A new agent that can be taken once daily in pill form showed promising results in a clinical trial when used in combination with a steroid in patients with multiple myeloma who had relapsed and stopped responding to currently available therapies.
Mezigdomide acts as both immunotherapy and a targeted treatment when combined with the steroid dexamethasone; it subverts myeloma cells from within while subjecting them to an immune system attack.
The results of the trial are particularly encouraging because mezigdomide is administered in pill form, which the patient may take at home daily. Many other immunotherapies must be custom-made for each patient, are administered intravenously, and may require a hospital stay, the study authors noted.
The phases I and II trial included 178 patients with multiple myeloma who had previously been treated with the standard therapy of a combination of three classes of drugs. Some study participants had also received anti B-cell maturation antigen (BCMA) targeting treatment, including CAR-T cell therapy, bispecific monoclonal antibodies, and the antibody drug conjugate belantamab mafodontin.
Study participants ranged in age from 42 to 85; the oldest were ineligible for more intensive treatments such as CAR T-cell therapy. Most of the patients had high-risk disease with a poor prognosis; all had received at least three prior lines of treatment or more and had relapsed and become resistant to currently approved drugs.

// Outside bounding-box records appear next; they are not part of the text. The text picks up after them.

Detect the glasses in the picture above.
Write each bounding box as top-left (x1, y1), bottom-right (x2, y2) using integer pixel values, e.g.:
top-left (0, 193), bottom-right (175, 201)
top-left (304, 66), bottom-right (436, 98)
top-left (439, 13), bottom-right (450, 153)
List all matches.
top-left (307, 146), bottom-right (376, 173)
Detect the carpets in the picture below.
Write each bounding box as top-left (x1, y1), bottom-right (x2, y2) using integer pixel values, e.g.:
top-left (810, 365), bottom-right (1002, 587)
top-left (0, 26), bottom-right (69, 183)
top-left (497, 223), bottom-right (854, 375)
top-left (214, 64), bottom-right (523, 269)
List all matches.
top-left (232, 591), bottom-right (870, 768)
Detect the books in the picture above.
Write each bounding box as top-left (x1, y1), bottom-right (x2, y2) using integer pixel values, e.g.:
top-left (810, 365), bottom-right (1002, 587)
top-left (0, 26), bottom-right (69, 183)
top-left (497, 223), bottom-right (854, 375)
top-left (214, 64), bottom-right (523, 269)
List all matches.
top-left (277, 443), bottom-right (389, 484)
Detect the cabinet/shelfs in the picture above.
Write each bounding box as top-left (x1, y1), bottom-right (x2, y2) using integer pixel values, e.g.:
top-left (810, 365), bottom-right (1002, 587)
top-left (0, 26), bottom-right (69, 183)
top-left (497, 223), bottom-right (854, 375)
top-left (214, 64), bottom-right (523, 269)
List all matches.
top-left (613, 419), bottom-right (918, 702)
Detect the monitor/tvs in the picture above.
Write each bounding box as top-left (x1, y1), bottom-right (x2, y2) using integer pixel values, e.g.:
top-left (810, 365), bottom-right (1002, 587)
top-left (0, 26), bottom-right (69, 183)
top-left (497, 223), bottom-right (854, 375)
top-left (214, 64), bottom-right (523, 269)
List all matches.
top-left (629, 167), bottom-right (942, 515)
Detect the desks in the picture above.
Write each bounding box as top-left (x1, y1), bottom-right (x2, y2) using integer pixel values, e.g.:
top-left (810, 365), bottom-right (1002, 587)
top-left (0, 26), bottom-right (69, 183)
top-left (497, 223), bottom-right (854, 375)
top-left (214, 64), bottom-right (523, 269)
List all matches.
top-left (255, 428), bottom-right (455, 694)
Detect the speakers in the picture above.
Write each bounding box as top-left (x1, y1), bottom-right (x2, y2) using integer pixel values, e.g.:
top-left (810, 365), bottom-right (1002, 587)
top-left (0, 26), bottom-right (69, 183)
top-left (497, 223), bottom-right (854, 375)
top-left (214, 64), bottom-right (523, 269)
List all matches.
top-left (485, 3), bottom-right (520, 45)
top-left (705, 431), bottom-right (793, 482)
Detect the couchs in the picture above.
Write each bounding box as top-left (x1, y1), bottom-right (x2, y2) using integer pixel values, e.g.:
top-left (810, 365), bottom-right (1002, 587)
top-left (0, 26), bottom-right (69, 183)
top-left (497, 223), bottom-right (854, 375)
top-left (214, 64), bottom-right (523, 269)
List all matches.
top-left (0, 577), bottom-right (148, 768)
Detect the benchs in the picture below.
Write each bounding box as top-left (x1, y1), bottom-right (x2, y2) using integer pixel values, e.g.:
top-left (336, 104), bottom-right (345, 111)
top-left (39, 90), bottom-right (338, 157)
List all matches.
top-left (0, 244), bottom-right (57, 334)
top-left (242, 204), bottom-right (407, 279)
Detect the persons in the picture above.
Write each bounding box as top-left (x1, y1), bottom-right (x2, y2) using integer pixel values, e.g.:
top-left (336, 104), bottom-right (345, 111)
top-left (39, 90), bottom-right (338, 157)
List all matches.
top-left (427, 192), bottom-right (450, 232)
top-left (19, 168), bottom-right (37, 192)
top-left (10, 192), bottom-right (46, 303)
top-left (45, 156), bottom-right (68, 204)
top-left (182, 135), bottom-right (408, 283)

Participants took mezigdomide daily for three weeks and dexamethasone every seven days during that period. At a six-month follow-up, more than 40% of the participants had a response to the treatment with at least a 50% reduction in disease burden. In three cases, there was a sustained complete response -- i.e., the disease could not be detected -- even with the most sensitive tests.
Furthermore, the median progression-free survival (how long patients lived before the disease showed signs of worsening) for all of the treated patients was approximately four months; however, that number reflects early data and will probably increase, the authors note. The median duration of response was almost eight months, and among patients who had a very good partial response to the therapy, that average was over nine months. Again, those numbers are likely to increase over time.
The side effects of the treatment were manageable, with very few participants dropping out of the study due to adverse effects. The most common side effect was neutropenia, a decrease in white blood cell counts, which was readily reversible.
"We're hopeful that this body of data provides substantial evidence of the value of this approach to patients with an urgent unmet medical need, and further supports this oral agent being tested in combination with other back bone therapies, where our preliminary results are already promising, and now are being evaluated as part of larger, ongoing phase 3 clinical trials," said Dr. Paul Richardson of Dana-Farber Cancer Institute, who led the trial with investigators across North America and Europe.